Coronavirus won’t kill the culture wars

Apr 14, 2020 by

by Andrew Doyle, spiked:

Even in the face of this crisis, the identitarians are doubling down.

In early March, more than 300 employees at the Guardian signed an open letter to the editor Katharine Viner to protest against the publication of supposedly ‘anti-trans’ material. The catalyst was Suzanne Moore’s article on the deplatforming of Professor Selina Todd at Oxford University, an action that had been justified by the organisers on the grounds that Todd had previously spoken at a meeting of Woman’s Place UK (a group that campaigns for separate spaces and services for women). The signatories to the open letter argued that by publishing Moore’s views, the Guardian was no longer ‘a safe and welcoming workplace for trans and non-binary people’. To complain to one’s employer about feeling ‘unsafe’ has become a standard manoeuvre among those who have little tolerance for the opinions of others.
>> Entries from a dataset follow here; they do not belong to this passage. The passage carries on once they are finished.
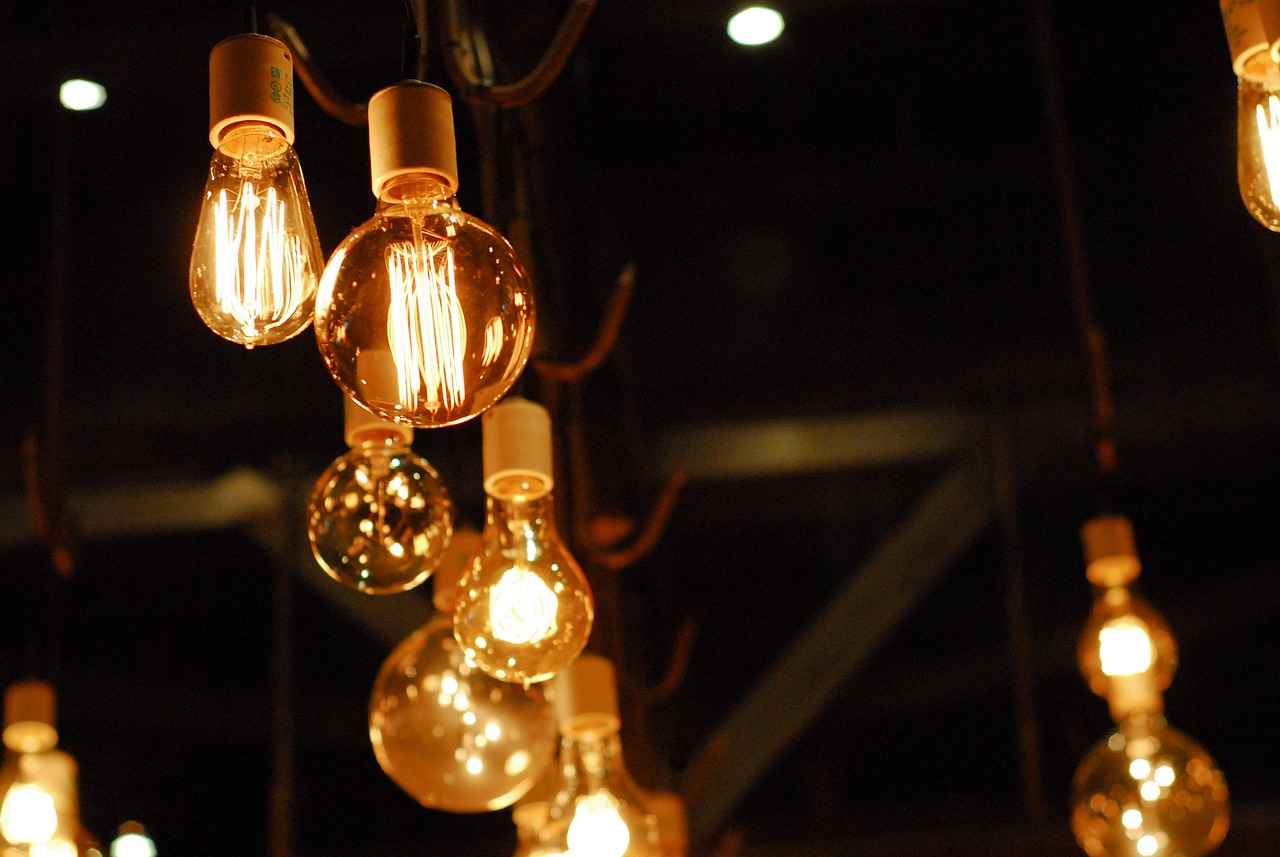 7. Efficient Storage Solutions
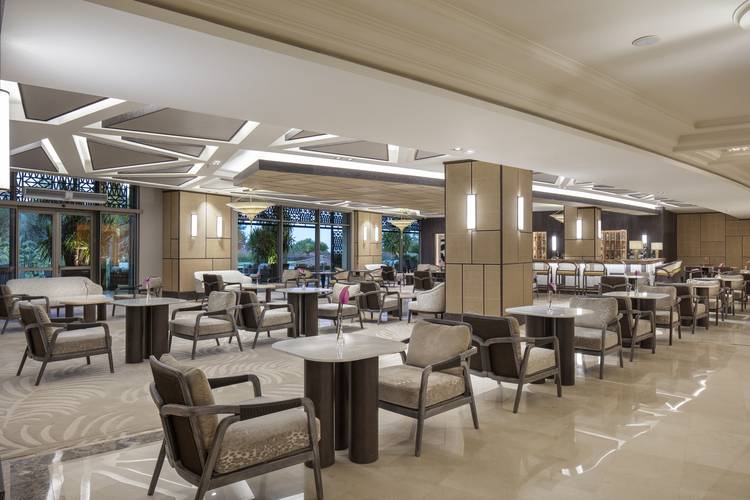 Ela Excellence Resort Belek (Ex. Ela Quality Resort)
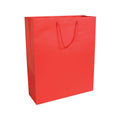 05187 Shopper carta laminata opaca 34x41x12
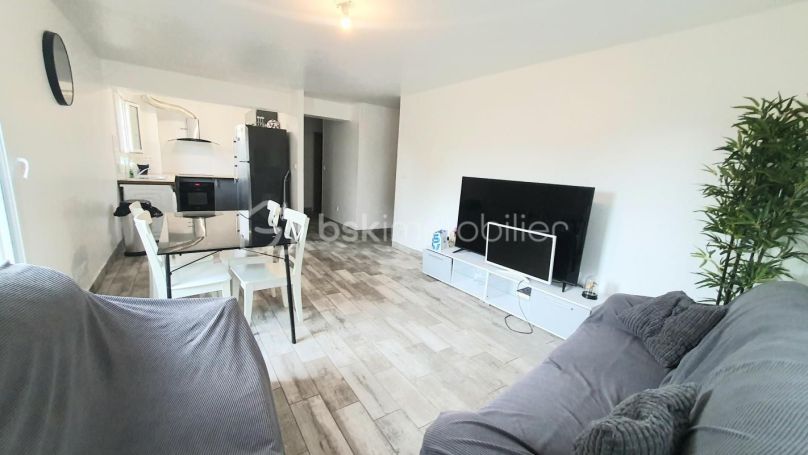 A louer APPARTEMENT T4 73 M2 BORD DE MER LE HAVRE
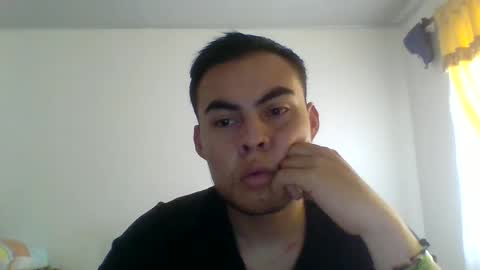 Snapshot of manuel9810 chatting on 01.19.25 manuel9810 online show from 01.19.25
Many are now asking whether in the midst of a global pandemic – in which the notion of ‘safety’ has been temporarily restored to its original definition – such tactics can still be effective. The problem has never been with the cry-bullies of the social-justice movement who disingenuously claim that their safety is compromised by alternative viewpoints, but rather with those in authority who capitulate to their demands. When activists called for the removal of the statue of colonialist Cecil Rhodes at Oriel College, Oxford, part of their strategy was to insist that it was a form of ‘violence’ to expect black students to walk in its vicinity. The statue remains in place because the university authorities had the courage not to defer to this kind of entitlement. The same cannot be said for the plaques commemorating the visit of King Leopold II of Belgium to Queen Mary University in London, which were removed because of his tyrannical reign in the Congo after a student outcry about 130 years too late.